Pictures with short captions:
━━━━━━━━━━

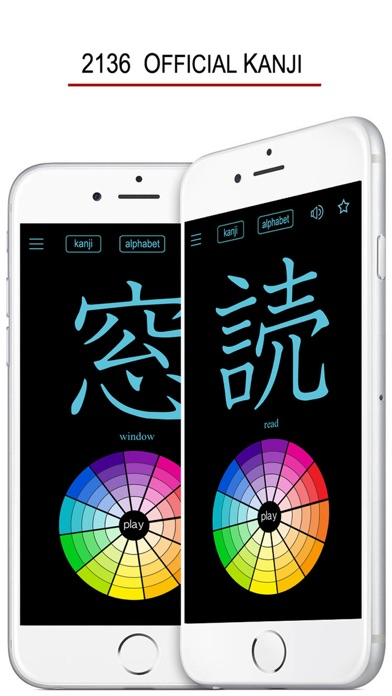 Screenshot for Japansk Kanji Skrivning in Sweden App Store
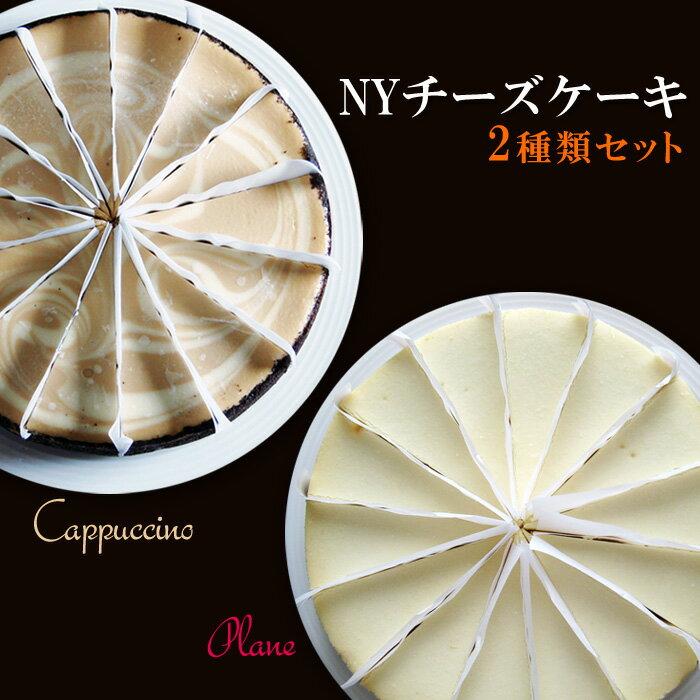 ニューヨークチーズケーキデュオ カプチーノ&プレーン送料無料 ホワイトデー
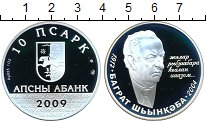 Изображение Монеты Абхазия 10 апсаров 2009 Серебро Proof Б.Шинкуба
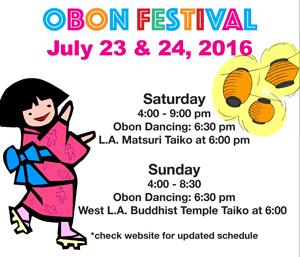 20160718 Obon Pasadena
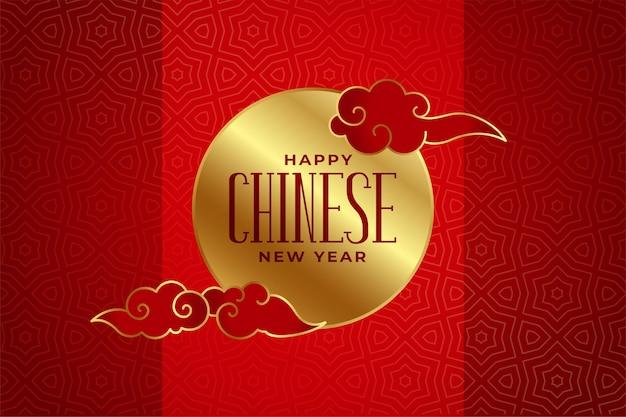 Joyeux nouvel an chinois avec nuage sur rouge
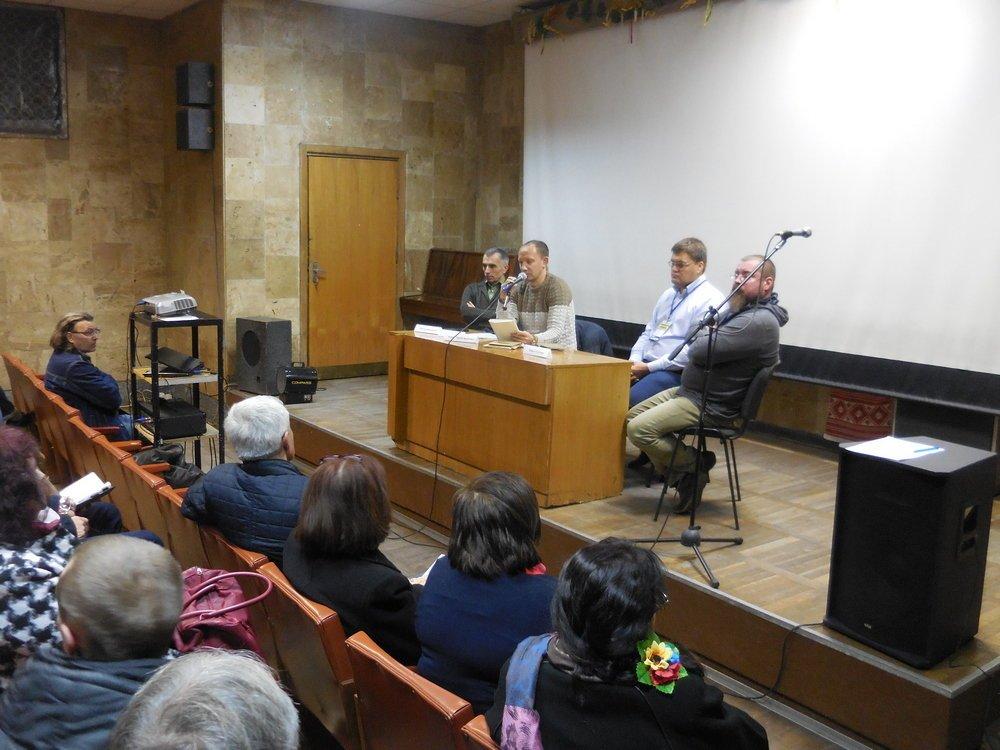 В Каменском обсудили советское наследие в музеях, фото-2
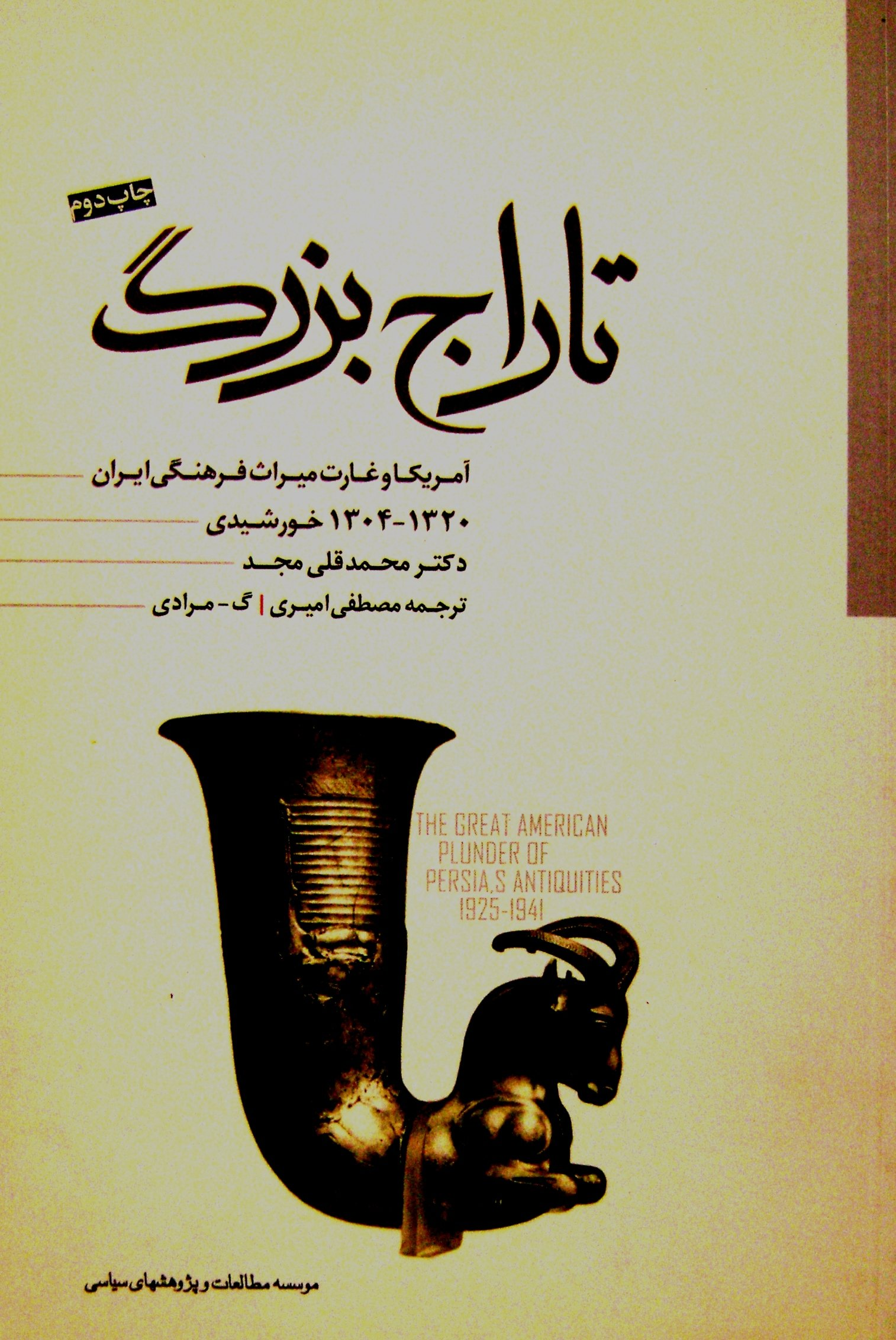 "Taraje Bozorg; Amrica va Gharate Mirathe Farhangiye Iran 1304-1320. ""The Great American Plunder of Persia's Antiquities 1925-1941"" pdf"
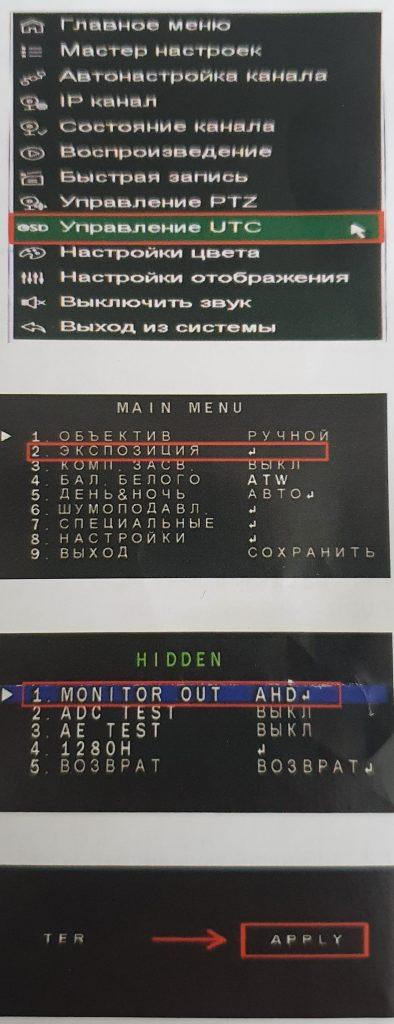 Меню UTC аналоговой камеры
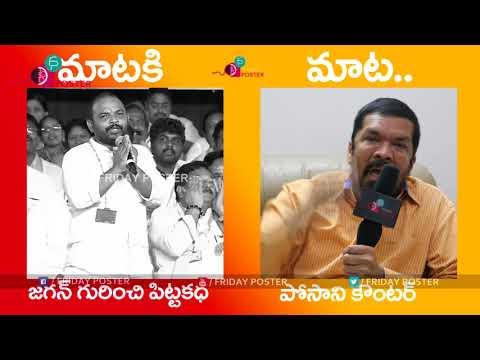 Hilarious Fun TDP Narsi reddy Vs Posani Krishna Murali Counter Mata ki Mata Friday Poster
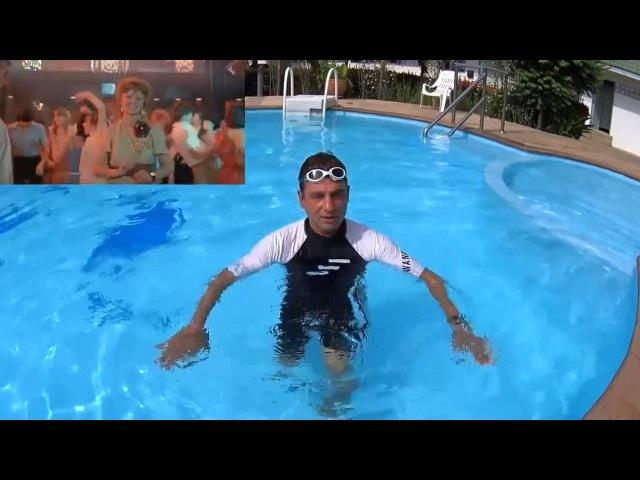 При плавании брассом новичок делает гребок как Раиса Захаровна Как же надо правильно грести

━━━━━━━━━━

Please write the data out again exactly, but do not carry over the pictures.

 Screenshot for Japansk Kanji Skrivning in Sweden App Store
 ニューヨークチーズケーキデュオ カプチーノ&プレーン送料無料 ホワイトデー
 Изображение Монеты Абхазия 10 апсаров 2009 Серебро Proof Б.Шинкуба
 20160718 Obon Pasadena
 Joyeux nouvel an chinois avec nuage sur rouge
 В Каменском обсудили советское наследие в музеях, фото-2
 "Taraje Bozorg; Amrica va Gharate Mirathe Farhangiye Iran 1304-1320. ""The Great American Plunder of Persia's Antiquities 1925-1941"" pdf"
 Меню UTC аналоговой камеры
 Hilarious Fun TDP Narsi reddy Vs Posani Krishna Murali Counter Mata ki Mata Friday Poster
 При плавании брассом новичок делает гребок как Раиса Захаровна Как же надо правильно грести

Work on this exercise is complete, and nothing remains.